▶ Your instructions:
List every programming language named in the thread about Elm below.
#### Selected excerpt ####
Hacker News new | ask | show | jobs
by sametmax 3510 days ago
I'm not particularly interested in Elm, but basically this post is about one problem in the language. One. This doesn't make the language a pile of garbage as the author seems to let you think.

I'm a Python programmer. I fully expect dict keys to be able to be arbitrary objects. But after coding a lot in JS, I realized I could live without it. It's nice, but it's not a show stopper if I don't have it.

Same goes here. Yes, typing is not as good as you wish it was, but Elm is a young language, give it time to evolve. In the meantime, what about the innovative things in it ?

6 comments

> I'm a Python programmer. I fully expect dict keys to be able to be arbitrary objects.

I'm a Python programmer too, and I also fully expect dict keys to be able to be arbitary objects, and I get really frustrated with the fact that they can't be arbitary objects. They have to be hashable objects, and the hash function refuses to hash certain objects that it has decided aren't allowed.
#### Record extracts ####
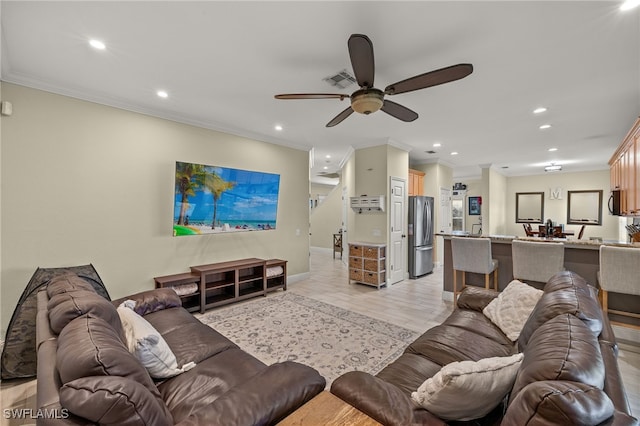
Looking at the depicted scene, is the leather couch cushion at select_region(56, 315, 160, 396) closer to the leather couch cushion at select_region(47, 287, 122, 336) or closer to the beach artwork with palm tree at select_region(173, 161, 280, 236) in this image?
the leather couch cushion at select_region(47, 287, 122, 336)

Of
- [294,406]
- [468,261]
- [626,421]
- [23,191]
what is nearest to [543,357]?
[626,421]

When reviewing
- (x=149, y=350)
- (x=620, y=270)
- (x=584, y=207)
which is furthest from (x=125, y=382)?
(x=584, y=207)

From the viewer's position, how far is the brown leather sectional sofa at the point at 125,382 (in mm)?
874

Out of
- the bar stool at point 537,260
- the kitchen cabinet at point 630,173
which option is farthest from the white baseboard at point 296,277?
the kitchen cabinet at point 630,173

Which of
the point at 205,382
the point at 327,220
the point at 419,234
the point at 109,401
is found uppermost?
the point at 327,220

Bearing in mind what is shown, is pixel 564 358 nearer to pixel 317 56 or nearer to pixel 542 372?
pixel 542 372

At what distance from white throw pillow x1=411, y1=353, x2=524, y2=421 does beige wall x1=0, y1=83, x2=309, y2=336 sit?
374 cm

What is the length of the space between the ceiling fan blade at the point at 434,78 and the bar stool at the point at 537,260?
8.08ft

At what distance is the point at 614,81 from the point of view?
2869 mm

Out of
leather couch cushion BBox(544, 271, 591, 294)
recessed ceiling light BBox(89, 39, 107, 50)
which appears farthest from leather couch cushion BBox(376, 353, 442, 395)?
recessed ceiling light BBox(89, 39, 107, 50)

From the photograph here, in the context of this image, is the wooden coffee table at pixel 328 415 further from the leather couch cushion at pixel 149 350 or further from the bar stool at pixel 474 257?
the bar stool at pixel 474 257

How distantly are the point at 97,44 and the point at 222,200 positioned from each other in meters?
2.36

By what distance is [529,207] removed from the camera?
31.4 ft

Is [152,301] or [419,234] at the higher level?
[419,234]
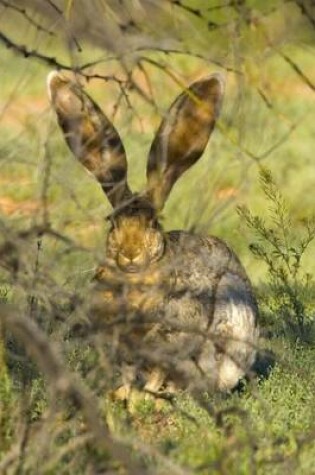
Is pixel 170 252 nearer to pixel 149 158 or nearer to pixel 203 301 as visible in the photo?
pixel 203 301

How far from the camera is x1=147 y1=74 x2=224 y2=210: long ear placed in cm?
686

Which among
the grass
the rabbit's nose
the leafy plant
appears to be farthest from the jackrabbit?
the leafy plant

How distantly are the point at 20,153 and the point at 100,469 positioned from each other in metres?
1.03

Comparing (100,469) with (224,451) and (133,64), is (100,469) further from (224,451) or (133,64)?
(133,64)

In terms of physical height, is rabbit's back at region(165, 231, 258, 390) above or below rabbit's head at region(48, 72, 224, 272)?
below

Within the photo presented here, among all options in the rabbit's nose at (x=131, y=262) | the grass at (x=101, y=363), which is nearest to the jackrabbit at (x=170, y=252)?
the rabbit's nose at (x=131, y=262)

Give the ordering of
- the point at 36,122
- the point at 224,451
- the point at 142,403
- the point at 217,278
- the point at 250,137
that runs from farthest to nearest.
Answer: the point at 217,278 < the point at 142,403 < the point at 250,137 < the point at 36,122 < the point at 224,451

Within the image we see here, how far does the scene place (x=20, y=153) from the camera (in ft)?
16.4

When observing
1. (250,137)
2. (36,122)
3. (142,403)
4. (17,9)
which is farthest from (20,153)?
(142,403)

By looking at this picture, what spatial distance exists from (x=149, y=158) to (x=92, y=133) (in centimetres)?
80

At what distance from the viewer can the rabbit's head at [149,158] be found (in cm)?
639

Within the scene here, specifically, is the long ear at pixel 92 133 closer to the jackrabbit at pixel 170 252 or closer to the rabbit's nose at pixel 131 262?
the jackrabbit at pixel 170 252

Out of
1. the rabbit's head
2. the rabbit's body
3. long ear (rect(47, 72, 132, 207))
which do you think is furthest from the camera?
the rabbit's body

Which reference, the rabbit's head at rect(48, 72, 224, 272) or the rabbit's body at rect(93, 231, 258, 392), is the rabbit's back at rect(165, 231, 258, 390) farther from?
the rabbit's head at rect(48, 72, 224, 272)
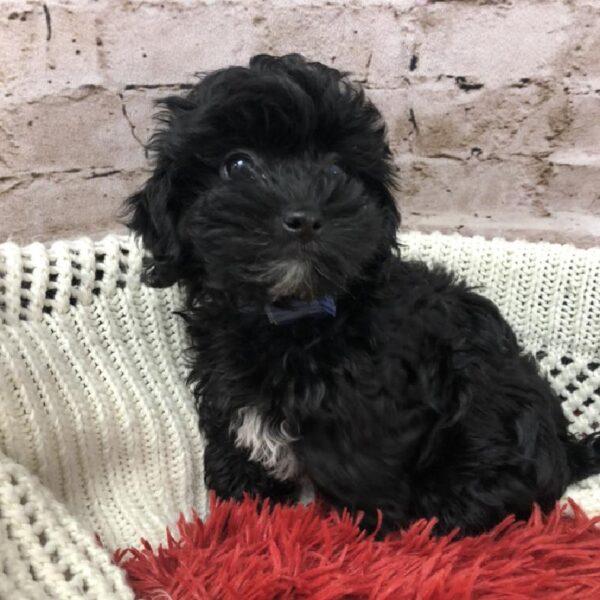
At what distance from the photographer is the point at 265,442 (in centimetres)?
132

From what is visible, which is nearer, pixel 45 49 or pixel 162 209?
pixel 162 209

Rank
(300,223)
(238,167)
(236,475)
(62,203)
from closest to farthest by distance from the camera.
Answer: (300,223), (238,167), (236,475), (62,203)

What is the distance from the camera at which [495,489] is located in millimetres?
1355

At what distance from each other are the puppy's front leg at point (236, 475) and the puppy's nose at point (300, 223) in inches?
22.1

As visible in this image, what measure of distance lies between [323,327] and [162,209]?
347mm

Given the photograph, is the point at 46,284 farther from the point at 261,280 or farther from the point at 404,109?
the point at 404,109

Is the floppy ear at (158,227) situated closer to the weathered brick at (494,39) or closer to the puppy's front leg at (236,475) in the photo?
the puppy's front leg at (236,475)

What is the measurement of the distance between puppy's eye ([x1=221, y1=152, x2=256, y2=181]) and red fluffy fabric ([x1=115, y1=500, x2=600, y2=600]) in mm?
593

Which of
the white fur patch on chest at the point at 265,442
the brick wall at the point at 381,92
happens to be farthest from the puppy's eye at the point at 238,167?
the brick wall at the point at 381,92

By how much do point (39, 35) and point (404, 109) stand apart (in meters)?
0.93

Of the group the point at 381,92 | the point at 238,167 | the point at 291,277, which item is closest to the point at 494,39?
the point at 381,92

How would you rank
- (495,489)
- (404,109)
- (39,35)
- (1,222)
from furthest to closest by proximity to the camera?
(404,109) < (1,222) < (39,35) < (495,489)

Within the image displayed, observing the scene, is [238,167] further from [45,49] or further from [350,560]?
[45,49]

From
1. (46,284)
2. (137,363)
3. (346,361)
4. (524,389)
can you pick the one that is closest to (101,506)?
(137,363)
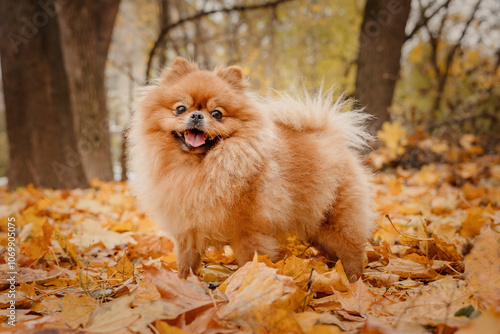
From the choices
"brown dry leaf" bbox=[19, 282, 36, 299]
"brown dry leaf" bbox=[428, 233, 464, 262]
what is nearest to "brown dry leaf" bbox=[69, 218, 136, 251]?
"brown dry leaf" bbox=[19, 282, 36, 299]

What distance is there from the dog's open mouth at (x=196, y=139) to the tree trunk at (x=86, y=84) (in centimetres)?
531

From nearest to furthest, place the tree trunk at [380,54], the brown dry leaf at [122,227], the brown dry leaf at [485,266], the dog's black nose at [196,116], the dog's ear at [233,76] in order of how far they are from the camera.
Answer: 1. the brown dry leaf at [485,266]
2. the dog's black nose at [196,116]
3. the dog's ear at [233,76]
4. the brown dry leaf at [122,227]
5. the tree trunk at [380,54]

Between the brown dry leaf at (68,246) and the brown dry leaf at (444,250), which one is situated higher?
the brown dry leaf at (444,250)

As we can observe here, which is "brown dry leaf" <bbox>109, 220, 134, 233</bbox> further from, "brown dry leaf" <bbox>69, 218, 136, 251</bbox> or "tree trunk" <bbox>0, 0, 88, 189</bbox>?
"tree trunk" <bbox>0, 0, 88, 189</bbox>

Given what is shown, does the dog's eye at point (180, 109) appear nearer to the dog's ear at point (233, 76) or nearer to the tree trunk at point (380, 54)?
the dog's ear at point (233, 76)

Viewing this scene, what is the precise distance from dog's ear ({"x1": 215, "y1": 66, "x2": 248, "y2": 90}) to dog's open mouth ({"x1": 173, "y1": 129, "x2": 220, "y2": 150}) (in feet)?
1.93

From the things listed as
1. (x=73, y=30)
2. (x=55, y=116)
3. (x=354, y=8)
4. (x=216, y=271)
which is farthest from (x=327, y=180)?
(x=354, y=8)

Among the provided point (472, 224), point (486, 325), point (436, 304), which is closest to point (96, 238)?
point (436, 304)

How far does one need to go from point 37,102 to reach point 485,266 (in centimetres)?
878

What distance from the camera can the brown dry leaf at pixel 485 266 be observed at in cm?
141

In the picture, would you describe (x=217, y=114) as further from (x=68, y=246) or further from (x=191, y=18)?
(x=191, y=18)

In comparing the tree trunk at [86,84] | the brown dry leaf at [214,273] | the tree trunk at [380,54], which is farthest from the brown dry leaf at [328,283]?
the tree trunk at [86,84]

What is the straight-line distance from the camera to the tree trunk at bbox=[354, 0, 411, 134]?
657cm

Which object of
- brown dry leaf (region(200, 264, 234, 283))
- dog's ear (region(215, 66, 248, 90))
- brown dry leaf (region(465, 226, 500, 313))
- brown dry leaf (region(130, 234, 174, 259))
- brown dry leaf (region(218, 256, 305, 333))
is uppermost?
dog's ear (region(215, 66, 248, 90))
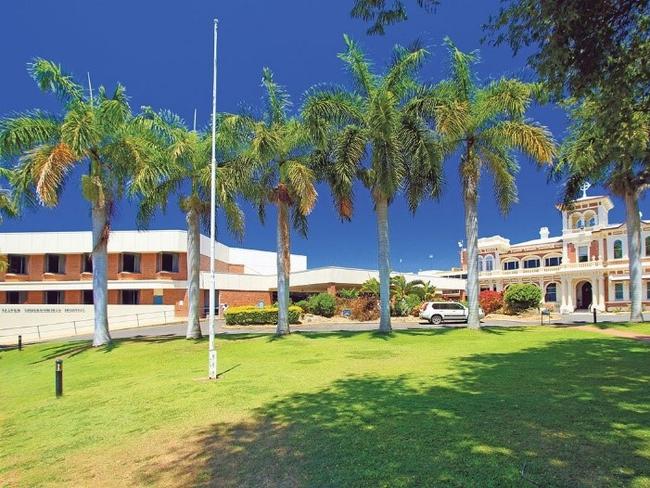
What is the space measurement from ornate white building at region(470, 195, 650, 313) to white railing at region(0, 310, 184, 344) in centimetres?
3721

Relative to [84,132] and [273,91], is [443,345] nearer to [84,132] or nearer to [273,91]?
[273,91]

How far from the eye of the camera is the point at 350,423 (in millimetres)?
7152

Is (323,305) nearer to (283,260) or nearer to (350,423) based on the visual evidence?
(283,260)

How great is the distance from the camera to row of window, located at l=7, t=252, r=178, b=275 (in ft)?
139

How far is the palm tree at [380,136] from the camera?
19734mm

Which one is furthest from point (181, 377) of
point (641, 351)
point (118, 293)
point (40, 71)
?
point (118, 293)

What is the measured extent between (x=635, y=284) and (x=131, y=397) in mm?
24437

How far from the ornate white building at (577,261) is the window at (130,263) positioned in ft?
126

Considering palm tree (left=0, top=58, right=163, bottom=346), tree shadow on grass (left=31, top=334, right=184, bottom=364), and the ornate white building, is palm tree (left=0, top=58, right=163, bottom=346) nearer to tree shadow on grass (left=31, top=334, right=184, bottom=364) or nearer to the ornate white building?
tree shadow on grass (left=31, top=334, right=184, bottom=364)

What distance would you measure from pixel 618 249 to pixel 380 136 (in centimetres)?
3810

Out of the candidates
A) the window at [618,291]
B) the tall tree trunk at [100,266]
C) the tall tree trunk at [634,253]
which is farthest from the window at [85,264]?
the window at [618,291]

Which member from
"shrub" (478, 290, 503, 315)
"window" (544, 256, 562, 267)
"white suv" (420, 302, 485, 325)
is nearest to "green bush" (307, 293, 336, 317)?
"white suv" (420, 302, 485, 325)

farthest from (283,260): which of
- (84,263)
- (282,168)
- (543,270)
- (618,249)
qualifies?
(543,270)

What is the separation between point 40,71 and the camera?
19.7 meters
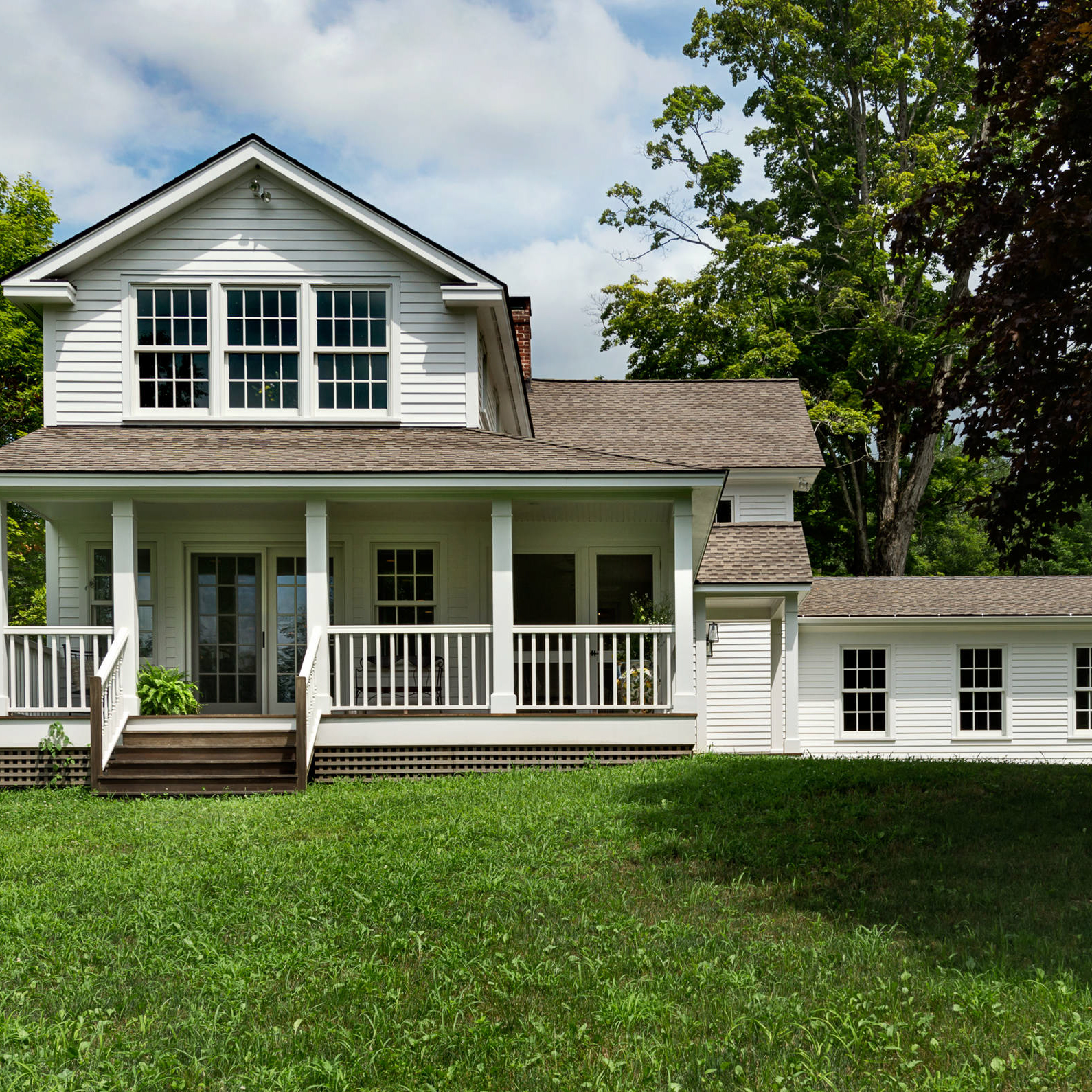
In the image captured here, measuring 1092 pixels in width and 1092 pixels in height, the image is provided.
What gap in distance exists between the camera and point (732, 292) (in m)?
27.8

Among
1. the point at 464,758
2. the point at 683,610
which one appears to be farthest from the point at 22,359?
the point at 683,610

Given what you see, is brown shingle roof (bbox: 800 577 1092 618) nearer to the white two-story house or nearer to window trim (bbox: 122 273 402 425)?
the white two-story house

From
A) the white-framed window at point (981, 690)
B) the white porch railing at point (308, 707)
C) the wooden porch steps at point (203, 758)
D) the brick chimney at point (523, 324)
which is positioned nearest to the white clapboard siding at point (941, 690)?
the white-framed window at point (981, 690)

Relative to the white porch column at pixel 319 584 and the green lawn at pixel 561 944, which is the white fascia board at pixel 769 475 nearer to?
the white porch column at pixel 319 584

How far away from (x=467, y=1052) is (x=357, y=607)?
9792 mm

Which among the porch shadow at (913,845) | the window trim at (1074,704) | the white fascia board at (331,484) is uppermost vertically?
the white fascia board at (331,484)

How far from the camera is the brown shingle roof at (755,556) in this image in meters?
16.8

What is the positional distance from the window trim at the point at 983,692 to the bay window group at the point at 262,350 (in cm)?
1214

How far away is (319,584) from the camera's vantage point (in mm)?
11492

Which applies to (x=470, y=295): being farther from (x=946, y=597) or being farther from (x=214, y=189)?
(x=946, y=597)

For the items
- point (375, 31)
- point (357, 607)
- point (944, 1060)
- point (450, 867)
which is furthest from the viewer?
point (357, 607)

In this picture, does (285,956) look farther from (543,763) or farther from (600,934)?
(543,763)

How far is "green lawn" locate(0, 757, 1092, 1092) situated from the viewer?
4.27 metres

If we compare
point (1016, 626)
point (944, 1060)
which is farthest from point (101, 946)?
point (1016, 626)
####
▶ Exercise solution:
Elm, Python, JS